Co zrobić, by spać spokojniej?
Kontrola z urzędu u każdego z nas, przedsiębiorców, budzi emocje. Zazwyczaj dalekie od zadowolenia czy radości… Emocje można porównać do tych przed klasówką w szkole 😛
Ehhh…
Nieważne czy to kontrola z Urzędu Skarbowego, czy kontrola realizacji projektu unijnego. Kontrola, jaka by nie była, związana jest z napięciem i stresem. Jest też faktem, który po prostu należy przyjąć i się z nim pogodzić.
Kiedy już zaakceptujesz tę nieuniknioną kolej rzeczy i fakt, że padło akurat na Ciebie i Twoją firmę, masz dwie opcje.
A. Możesz się przygotować do kontroli, co pomoże Ci uspokoić nerwy.
B. Możesz nie zrobić nic konstruktywnego i jedynie starać się stłumić czy zagłuszyć negatywne emocje, przecież i tak masz dużo na głowie.
Gdybyś jednak cenił sobie spokój i chciał uniknąć nerwów związanych z kontrolą, warto wykonać kilka strategicznych posunięć 😉
Ale o co właściwie chodzi…? Czyli zakres kontroli
Po pierwsze ustal zakres kontroli. Niewiedza potrafi niepotrzebnie napędzać kołowrotek stresu. Trudno przygotować się, nie wiedząc, do czego.

**Przekazane dane**
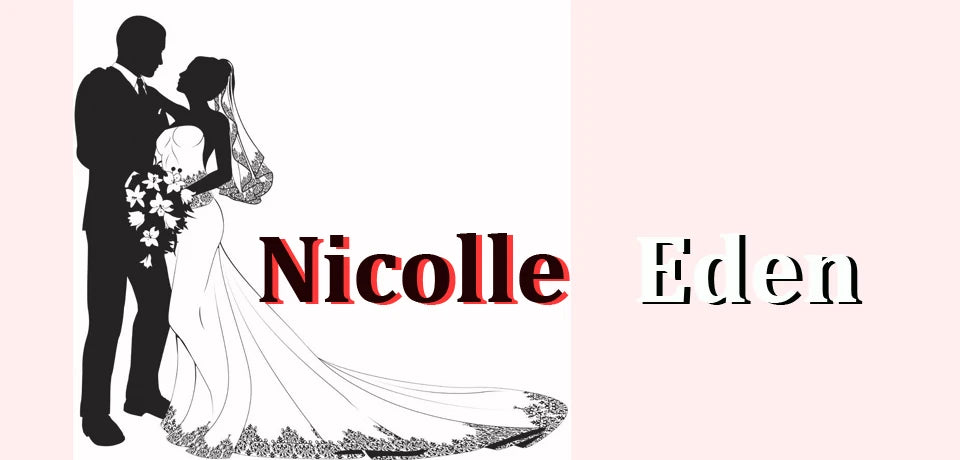 Nicolle Elegant Pleats Cocktail Dresses for Women Rhinestones Halter Sleeveless Party Gowns Vestidos De Festa Customized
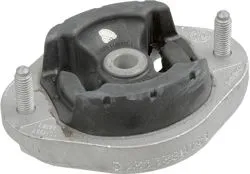 Amortisör Takozu (Audi A4 00-04)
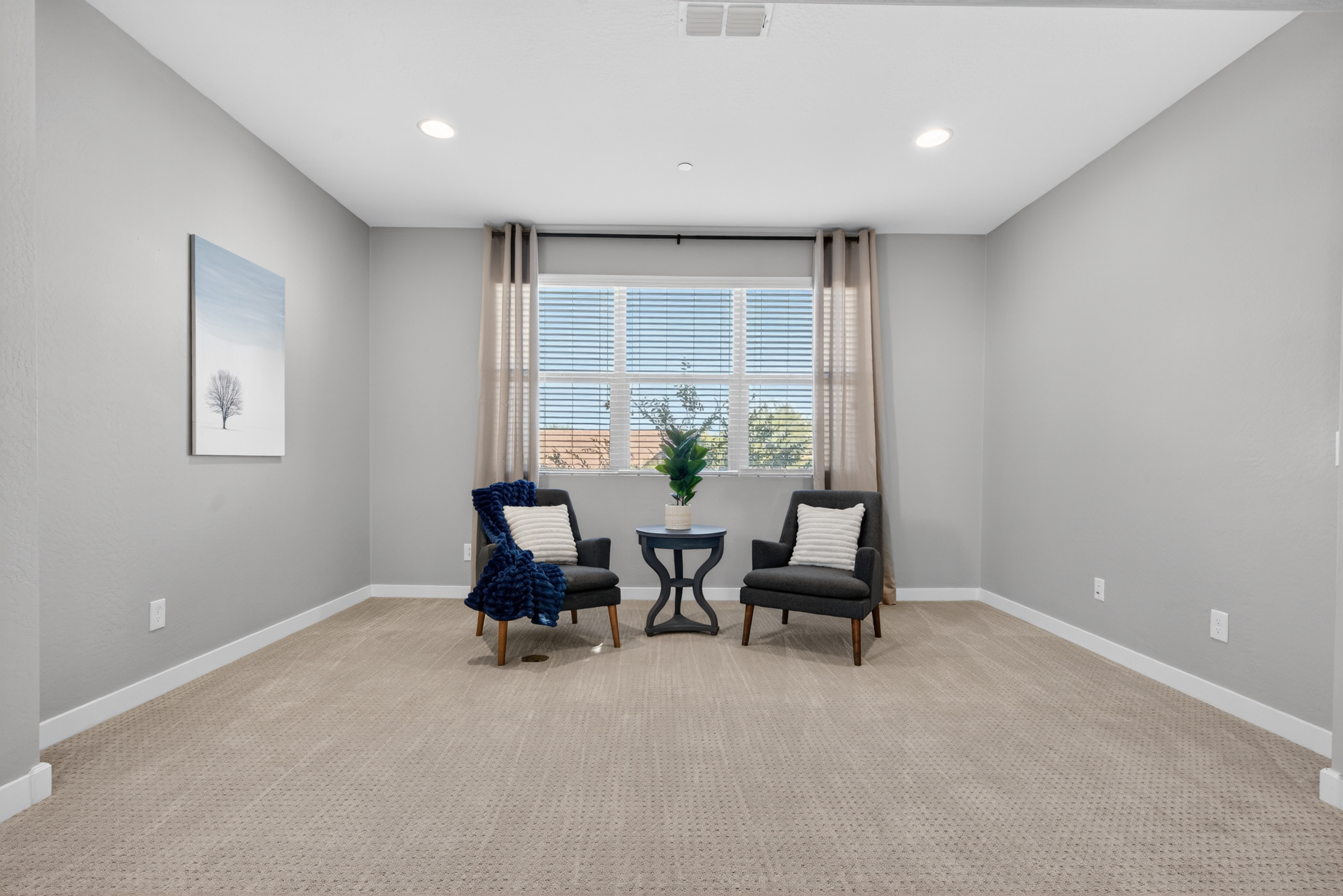  25519 N 102nd Drive  Peoria, AZ - 物件實景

**Wykorzystaj przeczytane**
A: Streść w dwóch zdaniach tekst o przygotowaniu do kontroli.
B: Przepisz dokładnie fragment tekstu o przygotowaniu do kontroli od słów „A. Możesz się” aż do słów „dużo na głowie.” włącznie.

**Zestaw rozwiązań**
A: Kontrola z urzędu, czy to z Urzędu Skarbowego, czy dotycząca projektu unijnego, wywołuje u przedsiębiorców napięcie i stres, ale trzeba ją przyjąć i się z nią pogodzić. Można się do niej przygotować albo nie zrobić nic konstruktywnego, a przygotowania warto zacząć od ustalenia zakresu kontroli, bo niewiedza niepotrzebnie napędza stres.

B:
A. Możesz się przygotować do kontroli, co pomoże Ci uspokoić nerwy.
B. Możesz nie zrobić nic konstruktywnego i jedynie starać się stłumić czy zagłuszyć negatywne emocje, przecież i tak masz dużo na głowie.